» Given task
Take the listing and print it in full, exactly as given.

» Supplied material
## Begin
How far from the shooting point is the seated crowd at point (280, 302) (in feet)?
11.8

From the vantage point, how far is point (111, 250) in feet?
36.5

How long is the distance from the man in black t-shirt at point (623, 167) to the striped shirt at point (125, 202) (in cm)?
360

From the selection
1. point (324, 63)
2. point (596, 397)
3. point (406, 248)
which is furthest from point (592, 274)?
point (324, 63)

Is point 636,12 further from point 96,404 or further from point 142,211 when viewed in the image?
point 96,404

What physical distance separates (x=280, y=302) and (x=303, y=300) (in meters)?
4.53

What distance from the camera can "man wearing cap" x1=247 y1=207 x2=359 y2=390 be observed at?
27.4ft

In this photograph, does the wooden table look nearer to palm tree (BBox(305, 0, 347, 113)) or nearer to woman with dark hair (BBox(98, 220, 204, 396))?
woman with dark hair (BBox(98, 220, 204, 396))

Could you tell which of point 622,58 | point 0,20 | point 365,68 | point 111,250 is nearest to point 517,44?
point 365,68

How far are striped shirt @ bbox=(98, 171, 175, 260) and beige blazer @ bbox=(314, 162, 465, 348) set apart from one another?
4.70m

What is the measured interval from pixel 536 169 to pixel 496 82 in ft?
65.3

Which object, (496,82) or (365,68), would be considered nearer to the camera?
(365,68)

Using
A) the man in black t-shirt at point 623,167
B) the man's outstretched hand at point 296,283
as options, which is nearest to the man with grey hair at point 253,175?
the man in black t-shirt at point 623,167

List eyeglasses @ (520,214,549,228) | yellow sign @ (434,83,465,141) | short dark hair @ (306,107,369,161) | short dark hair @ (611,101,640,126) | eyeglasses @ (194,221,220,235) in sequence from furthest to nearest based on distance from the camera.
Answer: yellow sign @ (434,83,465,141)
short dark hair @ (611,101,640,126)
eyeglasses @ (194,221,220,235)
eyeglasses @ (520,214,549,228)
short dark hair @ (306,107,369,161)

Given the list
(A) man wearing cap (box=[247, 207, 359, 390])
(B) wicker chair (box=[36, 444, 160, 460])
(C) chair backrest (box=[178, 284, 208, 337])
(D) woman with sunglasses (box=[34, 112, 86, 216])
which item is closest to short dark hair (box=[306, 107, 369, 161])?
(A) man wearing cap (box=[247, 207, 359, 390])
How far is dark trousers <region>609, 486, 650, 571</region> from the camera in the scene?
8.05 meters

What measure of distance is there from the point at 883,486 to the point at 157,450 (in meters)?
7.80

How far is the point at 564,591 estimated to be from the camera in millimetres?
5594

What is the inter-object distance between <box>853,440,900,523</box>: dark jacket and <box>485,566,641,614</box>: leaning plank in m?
## End
» Completed exercise
How far from the shooting point is the seated crowd at point (280, 302) (in feet)?
11.8

From the vantage point, how far is point (111, 250) in feet?
36.5

How long is the distance from the man in black t-shirt at point (623, 167) to the striped shirt at point (125, 202) (in cm)?
360

From the selection
1. point (324, 63)
2. point (596, 397)
3. point (406, 248)
which is furthest from point (592, 274)?
point (324, 63)

Is point 636,12 further from point 96,404 or further from point 142,211 when viewed in the image?
point 96,404

What physical distance separates (x=280, y=302) and (x=303, y=300) (in meters)?
4.53

What distance from the camera can "man wearing cap" x1=247 y1=207 x2=359 y2=390 be observed at?
27.4ft

In this photograph, does the wooden table look nearer to palm tree (BBox(305, 0, 347, 113)) or nearer to woman with dark hair (BBox(98, 220, 204, 396))?
woman with dark hair (BBox(98, 220, 204, 396))

Could you tell which of point 622,58 | point 0,20 | point 365,68 | point 111,250 is nearest to point 517,44?
point 365,68

How far are striped shirt @ bbox=(98, 171, 175, 260) and beige blazer @ bbox=(314, 162, 465, 348) set apart from one another?
4.70m

What is the measured interval from pixel 536 169 to pixel 496 82 in ft?
65.3

Which object, (496,82) or (365,68), would be considered nearer to the camera?
(365,68)

Using
A) the man in black t-shirt at point 623,167
B) the man's outstretched hand at point 296,283
as options, which is nearest to the man with grey hair at point 253,175?
the man in black t-shirt at point 623,167

List eyeglasses @ (520,214,549,228) | yellow sign @ (434,83,465,141) | short dark hair @ (306,107,369,161) | short dark hair @ (611,101,640,126) | eyeglasses @ (194,221,220,235) in sequence from furthest to nearest based on distance from the camera.
Answer: yellow sign @ (434,83,465,141)
short dark hair @ (611,101,640,126)
eyeglasses @ (194,221,220,235)
eyeglasses @ (520,214,549,228)
short dark hair @ (306,107,369,161)

Given the list
(A) man wearing cap (box=[247, 207, 359, 390])
(B) wicker chair (box=[36, 444, 160, 460])
(C) chair backrest (box=[178, 284, 208, 337])
(D) woman with sunglasses (box=[34, 112, 86, 216])
which item is closest to short dark hair (box=[306, 107, 369, 161])?
(A) man wearing cap (box=[247, 207, 359, 390])
How far is dark trousers <region>609, 486, 650, 571</region> from the camera in the scene?
8.05 meters

What measure of distance is there from the point at 883,486 to the point at 157,450 (in meters)?
7.80

How far is the point at 564,591 estimated to be from the camera in millimetres?
5594

What is the inter-object distance between <box>853,440,900,523</box>: dark jacket and <box>485,566,641,614</box>: leaning plank in m?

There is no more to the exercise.